All of lore.kernel.org
 help / color / mirror / Atom feed
* odd behaviour of virtualized CPUs
@ 2023-10-23  7:43 Gerrit Slomma
  2023-10-23 15:19 ` Sean Christopherson
  0 siblings, 1 reply; 5+ messages in thread
From: Gerrit Slomma @ 2023-10-23  7:43 UTC (permalink / raw)
  To: kvm

Hello

I came upon following behaviour, i think this is a bug, but where to 
file it?
I filed it against qemu-kvm at Red Hat-jira for the time being, but this 
is a closed environment as it seems.

Sourcecode first:
#include <stdio.h>
#include <string.h>
#include <immintrin.h>

void main(void) {
         __m256i test1 = _mm256_set_epi32(1,2,3,4,5,6,7,8);
         __m256i test2 = _mm256_set_epi32(1,2,3,4,5,6,7,8);

         for (int count = 0; count < 8; count++) {
                 printf("[%d] %d ", count, *((int*)(&test1) + count));
         }

         printf("\n");

         for (int count = 0; count < 8; count++) {
                 printf("[%d] %d ", count, *((int*)(&test2) + count));
         }

         printf("\n");
         test1 = _mm256_add_epi32(test1, test2);
         test2 = _mm256_mullo_epi32(test1, test2);

         for (int count = 0; count < 8; count++) {
                 printf("[%d] %d ", count, *((int*)(&test1) + count));
         }

         printf("\n");

         for (int count = 0; count < 8; count++) {
                 printf("[%d] %d ", count, *((int*)(&test2) + count));
         }

         printf("\n");
}

Compilation with "gcc -mavx -i avx2 avx2.c" fails, due to used 
intrinsics are AVX2-intrinsics.
When compiled with "gcc -mavx2 -o avx2 avx2.c" an run on a E7-4880v2 
this yields "illegal instruction".
When run on a KVM-virtualized "Sandy Bridge"-CPU, but the underlying CPU 
is capable of AVX2 (i.e. Haswell or Skylake) this runs, despite 
advertised flag is only avx:
$ ./avx2
[0] 8 [1] 7 [2] 6 [3] 5 [4] 4 [5] 3 [6] 2 [7] 1
[0] 8 [1] 7 [2] 6 [3] 5 [4] 4 [5] 3 [6] 2 [7] 1
[0] 16 [1] 14 [2] 12 [3] 10 [4] 8 [5] 6 [6] 4 [7] 2
[0] 128 [1] 98 [2] 72 [3] 50 [4] 32 [5] 18 [6] 8 [7] 2

this holds for FMA3-instructions (i used intrinsic is 
_mm256_fmadd_pd(a,b,c).)

══════

Decide whether each statement agrees with the post about virtualized CPUs, answering yes or no and quoting the deciding words: (a) the program compiled with -mavx2 fails with an illegal instruction on an E7-4880v2; (b) the KVM-virtualized Sandy Bridge CPU advertises the avx2 flag; (c) the writer filed the issue against qemu-kvm at Red Hat-jira. The lines that come next are not needed.

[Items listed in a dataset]
══════

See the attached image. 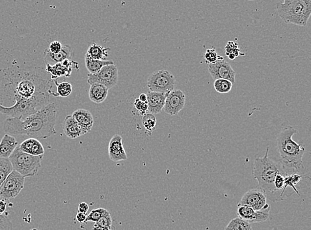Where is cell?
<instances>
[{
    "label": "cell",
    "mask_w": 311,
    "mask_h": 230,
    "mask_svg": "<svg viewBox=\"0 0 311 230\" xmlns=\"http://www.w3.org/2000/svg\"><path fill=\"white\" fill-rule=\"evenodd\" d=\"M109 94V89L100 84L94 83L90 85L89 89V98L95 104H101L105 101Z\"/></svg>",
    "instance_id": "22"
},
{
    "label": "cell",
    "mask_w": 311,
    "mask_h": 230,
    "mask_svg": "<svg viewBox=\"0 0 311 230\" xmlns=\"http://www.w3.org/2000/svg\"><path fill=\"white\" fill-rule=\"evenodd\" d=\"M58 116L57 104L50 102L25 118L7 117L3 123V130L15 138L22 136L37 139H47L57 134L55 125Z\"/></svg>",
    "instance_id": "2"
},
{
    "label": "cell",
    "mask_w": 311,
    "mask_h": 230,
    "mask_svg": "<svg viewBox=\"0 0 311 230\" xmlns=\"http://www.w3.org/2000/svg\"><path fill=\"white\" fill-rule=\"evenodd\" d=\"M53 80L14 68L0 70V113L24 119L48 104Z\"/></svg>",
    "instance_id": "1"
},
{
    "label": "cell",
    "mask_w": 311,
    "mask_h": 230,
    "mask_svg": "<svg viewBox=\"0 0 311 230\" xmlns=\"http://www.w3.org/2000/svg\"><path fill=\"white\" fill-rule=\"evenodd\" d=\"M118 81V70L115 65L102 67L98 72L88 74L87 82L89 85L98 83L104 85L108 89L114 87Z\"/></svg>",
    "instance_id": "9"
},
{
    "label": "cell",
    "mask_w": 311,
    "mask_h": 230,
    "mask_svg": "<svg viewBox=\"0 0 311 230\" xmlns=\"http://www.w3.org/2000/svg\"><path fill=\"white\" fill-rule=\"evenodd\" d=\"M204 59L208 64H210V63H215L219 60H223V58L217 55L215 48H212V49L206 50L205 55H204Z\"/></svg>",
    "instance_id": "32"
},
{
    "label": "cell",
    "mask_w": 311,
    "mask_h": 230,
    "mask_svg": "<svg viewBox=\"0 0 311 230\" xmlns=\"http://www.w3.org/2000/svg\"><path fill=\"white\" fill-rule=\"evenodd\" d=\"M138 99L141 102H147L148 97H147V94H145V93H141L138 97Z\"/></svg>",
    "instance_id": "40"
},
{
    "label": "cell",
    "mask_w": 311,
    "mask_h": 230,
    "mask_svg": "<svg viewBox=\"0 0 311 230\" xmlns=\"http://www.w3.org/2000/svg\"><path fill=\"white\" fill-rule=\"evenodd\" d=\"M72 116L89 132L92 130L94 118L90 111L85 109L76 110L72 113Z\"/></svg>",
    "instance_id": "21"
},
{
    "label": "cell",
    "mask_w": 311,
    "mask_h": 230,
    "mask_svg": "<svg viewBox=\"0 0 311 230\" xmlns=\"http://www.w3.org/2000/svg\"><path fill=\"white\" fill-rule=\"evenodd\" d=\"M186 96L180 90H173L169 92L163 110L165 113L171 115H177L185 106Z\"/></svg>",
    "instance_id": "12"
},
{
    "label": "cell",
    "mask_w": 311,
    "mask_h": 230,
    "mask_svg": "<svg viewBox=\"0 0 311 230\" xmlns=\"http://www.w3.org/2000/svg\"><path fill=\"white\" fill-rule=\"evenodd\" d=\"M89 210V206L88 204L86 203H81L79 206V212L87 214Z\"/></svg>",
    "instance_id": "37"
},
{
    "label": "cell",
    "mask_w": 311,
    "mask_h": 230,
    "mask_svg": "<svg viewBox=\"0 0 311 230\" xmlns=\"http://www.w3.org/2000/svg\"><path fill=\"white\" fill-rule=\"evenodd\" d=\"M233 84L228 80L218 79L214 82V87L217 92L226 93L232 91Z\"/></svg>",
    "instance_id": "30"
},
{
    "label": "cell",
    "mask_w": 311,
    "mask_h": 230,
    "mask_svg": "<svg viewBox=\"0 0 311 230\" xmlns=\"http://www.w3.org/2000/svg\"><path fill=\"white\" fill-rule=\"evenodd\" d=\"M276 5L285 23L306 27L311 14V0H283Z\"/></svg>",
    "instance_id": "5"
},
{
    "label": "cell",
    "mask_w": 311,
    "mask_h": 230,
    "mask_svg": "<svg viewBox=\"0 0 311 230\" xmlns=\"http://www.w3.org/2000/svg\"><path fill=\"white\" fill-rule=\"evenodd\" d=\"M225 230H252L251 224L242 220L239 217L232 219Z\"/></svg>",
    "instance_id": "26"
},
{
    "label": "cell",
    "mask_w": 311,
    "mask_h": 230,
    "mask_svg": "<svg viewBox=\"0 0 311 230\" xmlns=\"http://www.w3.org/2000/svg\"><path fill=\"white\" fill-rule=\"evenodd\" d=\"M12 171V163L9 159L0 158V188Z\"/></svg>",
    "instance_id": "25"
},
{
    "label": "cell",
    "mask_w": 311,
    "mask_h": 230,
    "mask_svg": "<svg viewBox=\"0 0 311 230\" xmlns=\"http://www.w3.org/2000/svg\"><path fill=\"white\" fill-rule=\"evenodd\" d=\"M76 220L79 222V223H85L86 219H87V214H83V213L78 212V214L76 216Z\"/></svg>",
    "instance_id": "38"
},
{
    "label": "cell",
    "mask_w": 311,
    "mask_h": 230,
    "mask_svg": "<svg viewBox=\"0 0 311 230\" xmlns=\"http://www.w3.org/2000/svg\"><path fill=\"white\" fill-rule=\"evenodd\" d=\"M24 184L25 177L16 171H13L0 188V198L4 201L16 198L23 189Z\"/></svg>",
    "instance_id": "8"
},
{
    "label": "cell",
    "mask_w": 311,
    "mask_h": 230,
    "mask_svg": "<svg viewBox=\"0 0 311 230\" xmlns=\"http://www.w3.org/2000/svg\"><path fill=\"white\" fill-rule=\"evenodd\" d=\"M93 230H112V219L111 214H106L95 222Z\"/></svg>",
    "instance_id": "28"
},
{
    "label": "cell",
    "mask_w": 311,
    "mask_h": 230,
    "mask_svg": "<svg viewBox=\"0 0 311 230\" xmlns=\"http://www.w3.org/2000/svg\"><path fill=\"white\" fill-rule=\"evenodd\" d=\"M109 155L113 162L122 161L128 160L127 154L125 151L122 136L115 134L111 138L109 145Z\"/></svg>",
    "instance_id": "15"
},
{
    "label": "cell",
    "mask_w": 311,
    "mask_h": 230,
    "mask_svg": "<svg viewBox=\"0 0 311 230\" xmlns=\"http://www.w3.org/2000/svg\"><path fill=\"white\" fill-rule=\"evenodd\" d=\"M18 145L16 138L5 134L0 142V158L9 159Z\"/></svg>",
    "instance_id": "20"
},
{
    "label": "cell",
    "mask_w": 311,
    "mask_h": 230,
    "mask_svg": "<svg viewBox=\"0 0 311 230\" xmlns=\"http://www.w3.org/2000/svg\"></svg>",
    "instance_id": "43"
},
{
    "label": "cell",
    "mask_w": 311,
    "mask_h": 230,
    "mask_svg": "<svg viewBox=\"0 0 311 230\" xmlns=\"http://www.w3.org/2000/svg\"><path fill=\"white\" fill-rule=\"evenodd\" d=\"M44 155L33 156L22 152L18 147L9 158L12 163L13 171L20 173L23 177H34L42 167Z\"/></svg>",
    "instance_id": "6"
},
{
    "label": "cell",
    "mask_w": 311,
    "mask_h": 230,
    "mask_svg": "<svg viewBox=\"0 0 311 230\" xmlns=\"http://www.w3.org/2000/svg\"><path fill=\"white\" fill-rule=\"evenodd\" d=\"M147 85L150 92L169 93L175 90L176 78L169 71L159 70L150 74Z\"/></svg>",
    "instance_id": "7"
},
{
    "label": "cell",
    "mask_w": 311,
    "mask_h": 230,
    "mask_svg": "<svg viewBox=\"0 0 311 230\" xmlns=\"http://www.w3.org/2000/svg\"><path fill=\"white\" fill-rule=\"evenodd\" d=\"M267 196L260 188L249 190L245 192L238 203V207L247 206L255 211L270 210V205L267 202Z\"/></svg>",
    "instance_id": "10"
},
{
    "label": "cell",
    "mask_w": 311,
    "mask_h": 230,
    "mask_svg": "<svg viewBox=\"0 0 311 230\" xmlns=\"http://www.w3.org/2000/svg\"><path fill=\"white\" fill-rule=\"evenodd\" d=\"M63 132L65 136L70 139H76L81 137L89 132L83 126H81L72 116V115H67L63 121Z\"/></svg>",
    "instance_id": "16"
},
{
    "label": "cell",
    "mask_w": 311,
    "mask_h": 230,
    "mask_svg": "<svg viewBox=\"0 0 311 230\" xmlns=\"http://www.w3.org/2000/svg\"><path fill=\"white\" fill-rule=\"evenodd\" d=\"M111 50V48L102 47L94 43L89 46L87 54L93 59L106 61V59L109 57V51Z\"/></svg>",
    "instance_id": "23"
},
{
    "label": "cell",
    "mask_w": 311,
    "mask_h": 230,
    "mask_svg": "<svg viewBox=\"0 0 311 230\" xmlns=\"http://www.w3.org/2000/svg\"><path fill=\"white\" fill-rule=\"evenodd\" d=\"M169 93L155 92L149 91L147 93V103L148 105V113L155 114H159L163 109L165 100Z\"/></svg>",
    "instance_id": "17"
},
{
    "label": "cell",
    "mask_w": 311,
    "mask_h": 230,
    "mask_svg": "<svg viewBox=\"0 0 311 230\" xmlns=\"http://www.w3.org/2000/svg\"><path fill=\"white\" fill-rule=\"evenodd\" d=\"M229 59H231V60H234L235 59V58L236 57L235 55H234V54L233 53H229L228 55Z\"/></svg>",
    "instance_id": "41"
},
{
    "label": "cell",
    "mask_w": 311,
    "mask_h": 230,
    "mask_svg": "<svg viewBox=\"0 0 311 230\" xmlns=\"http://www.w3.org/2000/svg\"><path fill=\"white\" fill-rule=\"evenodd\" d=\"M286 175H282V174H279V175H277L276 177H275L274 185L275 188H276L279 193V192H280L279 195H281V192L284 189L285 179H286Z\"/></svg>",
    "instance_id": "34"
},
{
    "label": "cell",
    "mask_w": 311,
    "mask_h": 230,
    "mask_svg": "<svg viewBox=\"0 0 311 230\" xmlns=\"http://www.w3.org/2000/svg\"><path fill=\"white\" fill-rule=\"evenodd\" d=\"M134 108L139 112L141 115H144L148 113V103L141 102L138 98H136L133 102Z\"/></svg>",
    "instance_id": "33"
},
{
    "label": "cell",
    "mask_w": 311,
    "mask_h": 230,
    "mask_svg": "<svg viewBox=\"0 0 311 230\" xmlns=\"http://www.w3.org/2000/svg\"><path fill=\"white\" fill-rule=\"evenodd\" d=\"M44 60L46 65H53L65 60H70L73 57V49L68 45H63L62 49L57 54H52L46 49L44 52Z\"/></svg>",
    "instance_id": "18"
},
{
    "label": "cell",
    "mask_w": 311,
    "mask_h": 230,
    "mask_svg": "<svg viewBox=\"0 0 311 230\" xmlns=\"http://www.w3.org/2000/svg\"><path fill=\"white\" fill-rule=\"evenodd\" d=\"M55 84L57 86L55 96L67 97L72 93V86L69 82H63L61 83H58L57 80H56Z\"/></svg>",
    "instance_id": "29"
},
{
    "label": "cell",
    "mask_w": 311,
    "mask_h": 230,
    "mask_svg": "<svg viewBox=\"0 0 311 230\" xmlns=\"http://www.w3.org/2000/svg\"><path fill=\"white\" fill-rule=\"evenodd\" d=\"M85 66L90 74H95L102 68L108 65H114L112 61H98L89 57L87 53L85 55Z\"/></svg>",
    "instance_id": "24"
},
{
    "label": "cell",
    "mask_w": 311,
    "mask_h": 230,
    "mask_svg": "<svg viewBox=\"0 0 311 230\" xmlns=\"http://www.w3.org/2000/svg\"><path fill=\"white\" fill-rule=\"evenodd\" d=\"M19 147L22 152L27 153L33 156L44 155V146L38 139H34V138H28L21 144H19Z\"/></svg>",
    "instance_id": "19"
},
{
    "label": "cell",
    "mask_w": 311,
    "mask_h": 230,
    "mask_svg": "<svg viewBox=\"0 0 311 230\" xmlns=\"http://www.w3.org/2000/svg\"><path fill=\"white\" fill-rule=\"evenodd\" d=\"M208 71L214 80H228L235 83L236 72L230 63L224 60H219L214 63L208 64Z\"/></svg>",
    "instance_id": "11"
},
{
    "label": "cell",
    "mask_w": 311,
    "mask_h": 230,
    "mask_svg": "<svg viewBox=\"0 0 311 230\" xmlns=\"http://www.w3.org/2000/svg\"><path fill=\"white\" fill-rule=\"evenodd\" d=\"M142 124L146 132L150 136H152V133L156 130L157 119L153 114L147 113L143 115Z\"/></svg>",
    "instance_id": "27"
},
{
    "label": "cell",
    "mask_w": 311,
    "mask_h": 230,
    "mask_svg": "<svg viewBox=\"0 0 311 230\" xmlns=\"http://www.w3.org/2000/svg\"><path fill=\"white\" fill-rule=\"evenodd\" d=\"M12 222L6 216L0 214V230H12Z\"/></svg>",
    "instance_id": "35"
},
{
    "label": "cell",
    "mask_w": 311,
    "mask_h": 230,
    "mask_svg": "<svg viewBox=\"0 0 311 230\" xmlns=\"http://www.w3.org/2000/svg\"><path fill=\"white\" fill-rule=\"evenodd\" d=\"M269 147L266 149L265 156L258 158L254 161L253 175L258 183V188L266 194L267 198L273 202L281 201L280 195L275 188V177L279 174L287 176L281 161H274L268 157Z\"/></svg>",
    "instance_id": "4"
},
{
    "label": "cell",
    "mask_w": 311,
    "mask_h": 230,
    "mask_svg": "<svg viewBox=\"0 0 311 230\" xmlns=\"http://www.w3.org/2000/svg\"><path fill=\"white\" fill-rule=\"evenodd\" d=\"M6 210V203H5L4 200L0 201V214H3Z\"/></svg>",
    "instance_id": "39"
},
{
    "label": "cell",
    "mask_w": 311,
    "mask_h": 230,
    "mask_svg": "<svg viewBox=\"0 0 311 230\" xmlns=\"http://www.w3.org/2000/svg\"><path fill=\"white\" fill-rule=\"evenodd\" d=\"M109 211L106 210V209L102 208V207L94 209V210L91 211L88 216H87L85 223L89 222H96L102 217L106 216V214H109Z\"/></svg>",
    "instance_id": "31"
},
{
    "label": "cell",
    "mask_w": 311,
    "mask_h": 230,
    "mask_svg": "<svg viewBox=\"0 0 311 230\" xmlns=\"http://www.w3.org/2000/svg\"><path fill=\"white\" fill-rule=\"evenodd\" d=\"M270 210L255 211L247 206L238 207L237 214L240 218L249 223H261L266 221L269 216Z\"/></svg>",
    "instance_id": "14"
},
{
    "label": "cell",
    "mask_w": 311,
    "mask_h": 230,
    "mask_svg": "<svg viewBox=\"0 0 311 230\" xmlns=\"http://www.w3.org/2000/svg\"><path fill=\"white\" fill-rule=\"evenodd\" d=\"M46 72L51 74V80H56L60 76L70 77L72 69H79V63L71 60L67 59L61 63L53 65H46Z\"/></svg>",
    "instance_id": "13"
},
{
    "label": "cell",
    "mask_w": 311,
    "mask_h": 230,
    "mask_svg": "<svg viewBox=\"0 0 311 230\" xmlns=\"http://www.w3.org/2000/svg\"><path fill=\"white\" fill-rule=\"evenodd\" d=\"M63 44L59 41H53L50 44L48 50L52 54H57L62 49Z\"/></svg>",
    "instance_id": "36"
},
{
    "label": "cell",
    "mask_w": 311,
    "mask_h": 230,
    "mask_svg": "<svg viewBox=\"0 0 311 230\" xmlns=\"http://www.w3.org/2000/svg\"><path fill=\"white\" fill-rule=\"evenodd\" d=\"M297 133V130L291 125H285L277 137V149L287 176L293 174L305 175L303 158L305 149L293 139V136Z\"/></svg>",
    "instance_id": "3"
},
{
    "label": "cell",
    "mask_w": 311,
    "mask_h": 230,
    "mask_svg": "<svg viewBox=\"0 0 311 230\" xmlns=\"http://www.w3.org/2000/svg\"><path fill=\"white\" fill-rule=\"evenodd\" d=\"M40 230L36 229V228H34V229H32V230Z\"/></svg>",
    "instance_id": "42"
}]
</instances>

══════

### RESULT OF THIS EXERCISE
(a) Yes: "When compiled with "gcc -mavx2 -o avx2 avx2.c" an run on a E7-4880v2 this yields "illegal instruction"."
(b) No: "despite advertised flag is only avx"
(c) Yes: "I filed it against qemu-kvm at Red Hat-jira for the time being"